→ Exercise instructions: Lay out every line of the records below as a numbered list, omitting the blank lines.

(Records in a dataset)

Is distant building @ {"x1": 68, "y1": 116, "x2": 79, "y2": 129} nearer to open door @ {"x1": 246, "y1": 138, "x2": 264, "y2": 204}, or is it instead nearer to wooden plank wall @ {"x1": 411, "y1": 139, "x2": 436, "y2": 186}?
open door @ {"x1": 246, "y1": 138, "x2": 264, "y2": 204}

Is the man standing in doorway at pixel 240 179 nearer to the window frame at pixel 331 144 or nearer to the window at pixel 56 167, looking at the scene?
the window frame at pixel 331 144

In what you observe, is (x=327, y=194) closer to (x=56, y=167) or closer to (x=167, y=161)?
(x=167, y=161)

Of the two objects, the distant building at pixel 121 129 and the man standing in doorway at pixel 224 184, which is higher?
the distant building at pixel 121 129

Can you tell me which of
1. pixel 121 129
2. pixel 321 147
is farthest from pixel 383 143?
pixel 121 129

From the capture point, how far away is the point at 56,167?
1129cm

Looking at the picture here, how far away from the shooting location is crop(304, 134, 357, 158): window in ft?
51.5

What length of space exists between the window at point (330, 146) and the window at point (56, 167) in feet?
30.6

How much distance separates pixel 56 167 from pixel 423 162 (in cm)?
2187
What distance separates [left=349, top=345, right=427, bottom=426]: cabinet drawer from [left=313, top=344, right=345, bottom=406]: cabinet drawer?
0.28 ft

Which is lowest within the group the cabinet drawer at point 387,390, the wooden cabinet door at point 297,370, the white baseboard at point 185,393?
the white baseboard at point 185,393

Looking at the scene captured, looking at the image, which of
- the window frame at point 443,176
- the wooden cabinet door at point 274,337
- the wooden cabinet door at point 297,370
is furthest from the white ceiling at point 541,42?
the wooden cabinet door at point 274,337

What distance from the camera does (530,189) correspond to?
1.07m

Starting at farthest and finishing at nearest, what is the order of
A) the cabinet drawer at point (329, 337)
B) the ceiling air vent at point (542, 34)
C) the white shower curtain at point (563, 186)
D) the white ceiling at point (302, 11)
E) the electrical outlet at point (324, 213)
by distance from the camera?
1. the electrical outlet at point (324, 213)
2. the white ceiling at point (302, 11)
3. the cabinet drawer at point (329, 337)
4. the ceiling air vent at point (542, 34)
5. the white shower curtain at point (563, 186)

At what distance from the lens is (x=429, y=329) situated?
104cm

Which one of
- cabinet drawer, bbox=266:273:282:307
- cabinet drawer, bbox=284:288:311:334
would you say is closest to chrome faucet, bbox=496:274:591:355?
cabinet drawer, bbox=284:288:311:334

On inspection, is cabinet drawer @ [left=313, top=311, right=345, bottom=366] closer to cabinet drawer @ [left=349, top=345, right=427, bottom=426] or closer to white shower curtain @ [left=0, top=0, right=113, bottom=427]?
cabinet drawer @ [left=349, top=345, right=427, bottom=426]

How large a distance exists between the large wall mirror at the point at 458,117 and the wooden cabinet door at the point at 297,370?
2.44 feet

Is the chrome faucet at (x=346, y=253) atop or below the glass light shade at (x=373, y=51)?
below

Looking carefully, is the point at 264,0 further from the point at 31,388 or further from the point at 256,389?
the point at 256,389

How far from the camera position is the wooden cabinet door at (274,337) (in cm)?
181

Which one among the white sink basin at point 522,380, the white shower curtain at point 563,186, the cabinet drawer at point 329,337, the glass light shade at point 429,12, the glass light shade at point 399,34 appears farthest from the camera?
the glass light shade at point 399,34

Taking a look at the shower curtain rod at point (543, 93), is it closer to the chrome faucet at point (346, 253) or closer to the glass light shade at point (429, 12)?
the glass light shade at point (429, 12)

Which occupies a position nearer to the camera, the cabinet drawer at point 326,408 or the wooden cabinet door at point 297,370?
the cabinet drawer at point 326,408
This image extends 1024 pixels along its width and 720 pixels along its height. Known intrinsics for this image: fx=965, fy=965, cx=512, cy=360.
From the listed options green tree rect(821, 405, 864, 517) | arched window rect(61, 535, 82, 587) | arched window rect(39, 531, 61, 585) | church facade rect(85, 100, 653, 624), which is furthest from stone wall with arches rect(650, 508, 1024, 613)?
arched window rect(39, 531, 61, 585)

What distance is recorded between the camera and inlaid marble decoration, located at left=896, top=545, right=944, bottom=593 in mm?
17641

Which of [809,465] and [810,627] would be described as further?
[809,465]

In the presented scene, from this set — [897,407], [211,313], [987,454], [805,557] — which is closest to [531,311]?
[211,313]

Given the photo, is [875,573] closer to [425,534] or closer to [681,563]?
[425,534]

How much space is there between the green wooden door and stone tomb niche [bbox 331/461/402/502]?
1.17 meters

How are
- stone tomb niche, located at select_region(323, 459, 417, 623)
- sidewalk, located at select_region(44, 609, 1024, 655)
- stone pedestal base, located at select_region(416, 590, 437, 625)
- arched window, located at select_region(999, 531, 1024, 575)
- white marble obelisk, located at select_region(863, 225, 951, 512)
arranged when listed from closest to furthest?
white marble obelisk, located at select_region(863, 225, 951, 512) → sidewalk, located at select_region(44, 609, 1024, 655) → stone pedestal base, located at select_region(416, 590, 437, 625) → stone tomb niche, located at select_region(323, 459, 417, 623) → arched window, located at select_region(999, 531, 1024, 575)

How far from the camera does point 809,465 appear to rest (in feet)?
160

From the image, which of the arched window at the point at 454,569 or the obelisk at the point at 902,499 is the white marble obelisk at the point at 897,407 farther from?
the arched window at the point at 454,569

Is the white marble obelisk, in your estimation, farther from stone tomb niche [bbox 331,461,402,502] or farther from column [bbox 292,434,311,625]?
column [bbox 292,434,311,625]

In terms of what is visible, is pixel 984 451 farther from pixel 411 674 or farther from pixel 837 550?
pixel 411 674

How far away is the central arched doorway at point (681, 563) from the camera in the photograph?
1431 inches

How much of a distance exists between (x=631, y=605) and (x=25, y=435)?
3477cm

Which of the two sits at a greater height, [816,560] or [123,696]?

→ Completed exercise:
1. Is distant building @ {"x1": 68, "y1": 116, "x2": 79, "y2": 129} nearer to open door @ {"x1": 246, "y1": 138, "x2": 264, "y2": 204}, or is it instead nearer to wooden plank wall @ {"x1": 411, "y1": 139, "x2": 436, "y2": 186}?
2. open door @ {"x1": 246, "y1": 138, "x2": 264, "y2": 204}
3. Is the man standing in doorway at pixel 240 179 nearer to the window frame at pixel 331 144 or nearer to the window at pixel 56 167, looking at the scene?
4. the window frame at pixel 331 144
5. In what you observe, is (x=327, y=194) closer to (x=56, y=167) or closer to (x=167, y=161)?
6. (x=167, y=161)
7. Of the two objects, the distant building at pixel 121 129 and the man standing in doorway at pixel 224 184, which is higher?
8. the distant building at pixel 121 129
9. Can you tell me which of
10. 1. pixel 121 129
11. 2. pixel 321 147
12. is farthest from pixel 383 143?
13. pixel 121 129
14. From the capture point, how far away is the point at 56,167?
15. 1129cm
16. Looking at the picture here, how far away from the shooting location is crop(304, 134, 357, 158): window in ft?
17. 51.5
18. What length of space exists between the window at point (330, 146) and the window at point (56, 167) in feet?
19. 30.6
20. How much distance separates pixel 56 167 from pixel 423 162 (in cm)?
21. 2187
22. What distance separates [left=349, top=345, right=427, bottom=426]: cabinet drawer from [left=313, top=344, right=345, bottom=406]: cabinet drawer?
23. 0.28 ft
24. Which is lowest within the group the cabinet drawer at point 387,390, the wooden cabinet door at point 297,370, the white baseboard at point 185,393?
25. the white baseboard at point 185,393
26. Looking at the scene captured, looking at the image, which of
27. - the window frame at point 443,176
28. - the wooden cabinet door at point 274,337
29. - the wooden cabinet door at point 297,370
30. is furthest from the white ceiling at point 541,42?
31. the wooden cabinet door at point 274,337
32. What distance from the camera does (530,189) correspond to?
33. 1.07m
34. Starting at farthest and finishing at nearest, what is the order of
35. A) the cabinet drawer at point (329, 337)
36. B) the ceiling air vent at point (542, 34)
37. C) the white shower curtain at point (563, 186)
38. D) the white ceiling at point (302, 11)
39. E) the electrical outlet at point (324, 213)
40. by distance from the camera?
41. 1. the electrical outlet at point (324, 213)
42. 2. the white ceiling at point (302, 11)
43. 3. the cabinet drawer at point (329, 337)
44. 4. the ceiling air vent at point (542, 34)
45. 5. the white shower curtain at point (563, 186)
46. At what distance from the lens is (x=429, y=329) situated?
47. 104cm
48. Which one of
49. - cabinet drawer, bbox=266:273:282:307
50. - cabinet drawer, bbox=284:288:311:334
51. would you say is closest to chrome faucet, bbox=496:274:591:355?
52. cabinet drawer, bbox=284:288:311:334
53. On inspection, is cabinet drawer @ [left=313, top=311, right=345, bottom=366] closer to cabinet drawer @ [left=349, top=345, right=427, bottom=426] or closer to white shower curtain @ [left=0, top=0, right=113, bottom=427]?
54. cabinet drawer @ [left=349, top=345, right=427, bottom=426]
55. How large a distance exists between the large wall mirror at the point at 458,117 and the wooden cabinet door at the point at 297,370?
56. 2.44 feet
57. Is the chrome faucet at (x=346, y=253) atop or below the glass light shade at (x=373, y=51)?
58. below
59. Looking carefully, is the point at 264,0 further from the point at 31,388 or further from the point at 256,389?
60. the point at 256,389
61. How far from the camera position is the wooden cabinet door at (274,337) (in cm)?
62. 181
63. Which one among the white sink basin at point 522,380, the white shower curtain at point 563,186, the cabinet drawer at point 329,337, the glass light shade at point 429,12, the glass light shade at point 399,34 appears farthest from the camera?
64. the glass light shade at point 399,34
65. Taking a look at the shower curtain rod at point (543, 93), is it closer to the chrome faucet at point (346, 253) or closer to the glass light shade at point (429, 12)?
66. the glass light shade at point (429, 12)
67. Which occupies a position nearer to the camera, the cabinet drawer at point 326,408 or the wooden cabinet door at point 297,370?
68. the cabinet drawer at point 326,408
69. This image extends 1024 pixels along its width and 720 pixels along its height. Known intrinsics for this image: fx=965, fy=965, cx=512, cy=360.
70. From the listed options green tree rect(821, 405, 864, 517) | arched window rect(61, 535, 82, 587) | arched window rect(39, 531, 61, 585) | church facade rect(85, 100, 653, 624), which is furthest from stone wall with arches rect(650, 508, 1024, 613)?
71. arched window rect(39, 531, 61, 585)
72. What distance is recorded between the camera and inlaid marble decoration, located at left=896, top=545, right=944, bottom=593 in mm?
73. 17641
74. Which of [809,465] and [810,627] would be described as further?
75. [809,465]
76. In the presented scene, from this set — [897,407], [211,313], [987,454], [805,557] — which is closest to [531,311]?
77. [211,313]
78. Given the photo, is [875,573] closer to [425,534] or closer to [681,563]?
79. [425,534]
80. How much space is there between the green wooden door and stone tomb niche [bbox 331/461/402/502]?
81. 1.17 meters
82. How are
83. - stone tomb niche, located at select_region(323, 459, 417, 623)
84. - sidewalk, located at select_region(44, 609, 1024, 655)
85. - stone pedestal base, located at select_region(416, 590, 437, 625)
86. - arched window, located at select_region(999, 531, 1024, 575)
87. - white marble obelisk, located at select_region(863, 225, 951, 512)
88. arranged when listed from closest to furthest?
89. white marble obelisk, located at select_region(863, 225, 951, 512) → sidewalk, located at select_region(44, 609, 1024, 655) → stone pedestal base, located at select_region(416, 590, 437, 625) → stone tomb niche, located at select_region(323, 459, 417, 623) → arched window, located at select_region(999, 531, 1024, 575)
90. How far from the camera does point 809,465 appear to rest (in feet)?
91. 160
92. From the image, which of the arched window at the point at 454,569 or the obelisk at the point at 902,499 is the white marble obelisk at the point at 897,407 farther from?
93. the arched window at the point at 454,569
94. Is the white marble obelisk, in your estimation, farther from stone tomb niche [bbox 331,461,402,502] or farther from column [bbox 292,434,311,625]?
95. column [bbox 292,434,311,625]
96. In terms of what is visible, is pixel 984 451 farther from pixel 411 674 or farther from pixel 837 550?
97. pixel 411 674
98. How far away is the central arched doorway at point (681, 563) from the camera in the photograph?
99. 1431 inches
100. How much of a distance exists between (x=631, y=605) and (x=25, y=435)?
101. 3477cm
102. Which of the two sits at a greater height, [816,560] or [123,696]?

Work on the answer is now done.